Here, we present such a new fast reduction algorithm for divisors on hyperelliptic curves. The method is based on a technique by R. Sewilla for rapidly reducing ideals in quadratic number fields. This method consists in a simple application of the Euclidean algorithm to the polynomials defining a divisor in Mumford representation - in the form that is known to be hidden
in continued fraction computations. No intermediate divisors are computed throughout this procedure; the Mumford coefficients of the final reduced divisors are recovered via simple formulas at the end.

This is work in progress, but we are confident that it will lead to significant performance improvements.
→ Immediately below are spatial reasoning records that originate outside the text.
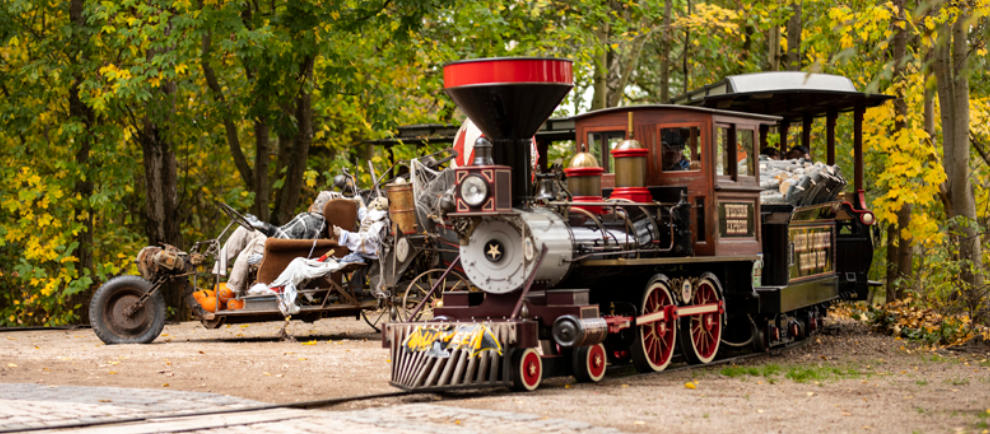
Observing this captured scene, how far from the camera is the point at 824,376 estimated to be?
428 inches

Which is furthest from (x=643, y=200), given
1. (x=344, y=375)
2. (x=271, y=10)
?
(x=271, y=10)

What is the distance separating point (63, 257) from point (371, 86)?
5.82m

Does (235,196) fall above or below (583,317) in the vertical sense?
above

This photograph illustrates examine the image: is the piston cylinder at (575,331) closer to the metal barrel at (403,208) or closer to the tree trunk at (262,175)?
the metal barrel at (403,208)

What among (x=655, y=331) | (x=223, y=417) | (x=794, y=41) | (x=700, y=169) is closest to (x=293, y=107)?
(x=700, y=169)

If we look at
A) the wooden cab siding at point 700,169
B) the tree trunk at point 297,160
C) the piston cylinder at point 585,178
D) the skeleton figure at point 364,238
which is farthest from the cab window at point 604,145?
the tree trunk at point 297,160

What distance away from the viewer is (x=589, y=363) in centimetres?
1018

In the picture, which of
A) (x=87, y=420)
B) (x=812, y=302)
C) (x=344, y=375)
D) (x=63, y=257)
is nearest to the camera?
(x=87, y=420)

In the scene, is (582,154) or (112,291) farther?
(112,291)

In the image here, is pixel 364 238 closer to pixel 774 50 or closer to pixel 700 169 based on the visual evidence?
pixel 700 169

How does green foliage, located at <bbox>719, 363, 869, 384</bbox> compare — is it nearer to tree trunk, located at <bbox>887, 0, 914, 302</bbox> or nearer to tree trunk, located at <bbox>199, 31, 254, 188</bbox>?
tree trunk, located at <bbox>887, 0, 914, 302</bbox>

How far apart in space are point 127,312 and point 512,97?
696cm

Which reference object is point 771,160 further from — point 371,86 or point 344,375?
point 371,86

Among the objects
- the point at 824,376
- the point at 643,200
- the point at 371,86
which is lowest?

Cryptographic hash functions from expander graphs


Denis X. Charles, Kristin E. Lauter, Eyal Z. Goren


The authors propose constructing provable collision resistant hash functions from expander graphs. As examples, they investigate two specific families of optimal expander graphs for provable hash function constructions: the families of Ramanujan graphs constructed by Lubotzky-Phillips-Sarnak and Pizer respectively. When the hash function is constructed from one of Pizer’s Ramanujan graphs, (the set of supersingular elliptic curves over Fp2 with `-isogenies, ` a prime different from p), then collision resistance follows from hardness of computing isogenies between supersingular elliptic curves. For the LPS graphs, the underlying hard problem is a representation problem in group theory.
Constructing the hash functions from optimal expander graphs implies that the outputs closely approximate the uniform distribution. This property is useful for arguing that the output is indistinguishable from random sequences of bits.
They estimate the cost per bit to compute these hash functions, implement the hash function for several members of the LPS graph family and give actual timings.
This talk will concentrate on the second example, namely LPS graphs, and give the construction as well as the security analysis.
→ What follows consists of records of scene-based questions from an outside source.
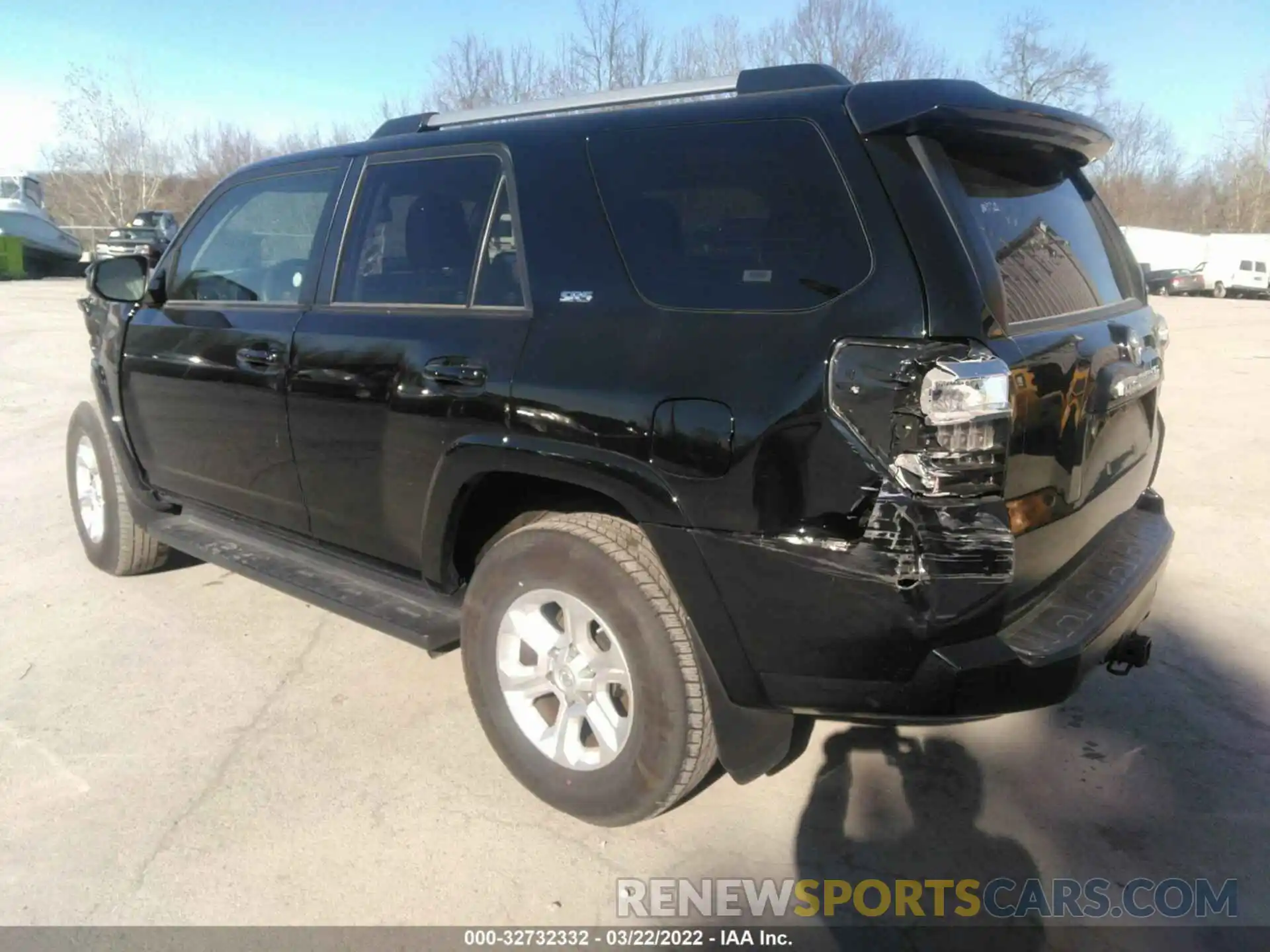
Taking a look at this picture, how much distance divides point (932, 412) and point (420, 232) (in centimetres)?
193

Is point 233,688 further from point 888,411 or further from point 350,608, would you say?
point 888,411

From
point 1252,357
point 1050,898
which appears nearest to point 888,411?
point 1050,898

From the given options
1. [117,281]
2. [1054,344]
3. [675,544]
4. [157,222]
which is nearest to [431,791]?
[675,544]

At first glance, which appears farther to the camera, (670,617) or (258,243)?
(258,243)

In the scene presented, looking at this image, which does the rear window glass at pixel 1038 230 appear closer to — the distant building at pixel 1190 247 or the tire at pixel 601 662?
the tire at pixel 601 662

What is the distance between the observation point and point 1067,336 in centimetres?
227

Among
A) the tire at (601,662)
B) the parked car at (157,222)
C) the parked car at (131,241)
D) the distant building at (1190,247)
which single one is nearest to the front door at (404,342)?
the tire at (601,662)

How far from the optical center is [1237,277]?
36.8 metres

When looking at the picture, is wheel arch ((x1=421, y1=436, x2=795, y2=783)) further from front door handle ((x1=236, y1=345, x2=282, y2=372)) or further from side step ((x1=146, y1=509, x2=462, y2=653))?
front door handle ((x1=236, y1=345, x2=282, y2=372))

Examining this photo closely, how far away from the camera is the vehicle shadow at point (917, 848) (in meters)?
2.30

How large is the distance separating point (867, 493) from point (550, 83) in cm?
2387

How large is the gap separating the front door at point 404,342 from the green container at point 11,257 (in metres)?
28.2

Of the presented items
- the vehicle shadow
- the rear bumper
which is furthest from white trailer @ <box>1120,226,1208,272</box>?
the rear bumper

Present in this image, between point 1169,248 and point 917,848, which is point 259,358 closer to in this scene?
point 917,848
Securely Obfuscating Re-encryption


Susan Hohenberger, Guy Rothblum, abhi shelat, and Vinod Vaikuntanathan


We present the first positive obfuscation result for a traditional cryptographic functionality. This positive result stands in contrast to well-known negative impossibility results~\cite{betal01} for general obfuscation and recent negative impossibility and improbability~\cite{golkal05} results for obfuscation of many cryptographic functionalities.
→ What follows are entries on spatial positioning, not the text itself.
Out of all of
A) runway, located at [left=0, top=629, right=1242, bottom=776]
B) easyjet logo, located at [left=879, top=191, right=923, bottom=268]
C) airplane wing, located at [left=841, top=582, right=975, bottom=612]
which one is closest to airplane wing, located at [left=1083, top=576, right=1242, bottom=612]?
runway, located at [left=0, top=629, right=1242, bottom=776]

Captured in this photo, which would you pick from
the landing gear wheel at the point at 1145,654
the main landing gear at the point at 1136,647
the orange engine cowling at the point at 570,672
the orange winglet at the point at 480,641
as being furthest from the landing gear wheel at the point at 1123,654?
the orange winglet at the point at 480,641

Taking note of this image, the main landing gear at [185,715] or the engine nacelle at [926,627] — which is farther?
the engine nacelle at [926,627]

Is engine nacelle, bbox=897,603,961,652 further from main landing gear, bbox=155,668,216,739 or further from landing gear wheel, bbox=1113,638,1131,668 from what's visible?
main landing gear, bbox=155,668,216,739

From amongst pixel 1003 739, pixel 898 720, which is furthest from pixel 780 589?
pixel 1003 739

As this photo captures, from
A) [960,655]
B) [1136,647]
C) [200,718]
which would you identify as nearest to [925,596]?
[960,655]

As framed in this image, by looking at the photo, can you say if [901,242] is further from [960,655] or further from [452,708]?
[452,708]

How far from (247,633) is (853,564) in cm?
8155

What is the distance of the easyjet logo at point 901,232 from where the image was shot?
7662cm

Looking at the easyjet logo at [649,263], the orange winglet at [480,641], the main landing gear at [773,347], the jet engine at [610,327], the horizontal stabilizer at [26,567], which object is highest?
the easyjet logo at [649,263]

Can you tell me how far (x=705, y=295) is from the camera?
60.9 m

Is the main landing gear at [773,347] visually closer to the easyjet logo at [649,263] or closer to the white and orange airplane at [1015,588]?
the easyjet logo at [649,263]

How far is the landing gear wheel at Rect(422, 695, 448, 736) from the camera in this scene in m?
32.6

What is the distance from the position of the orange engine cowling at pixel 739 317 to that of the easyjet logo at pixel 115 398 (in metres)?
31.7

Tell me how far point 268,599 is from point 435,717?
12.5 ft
Whereas other positive obfuscation results in the standard model apply to very simple point functions, our obfuscation result applies to the significantly more complicated and widely-used re-encryption functionality. This functionality takes a ciphertext for message $m$ encrypted under Alice's public key and transforms it into a ciphertext for the same message $m$ under Bob's public key.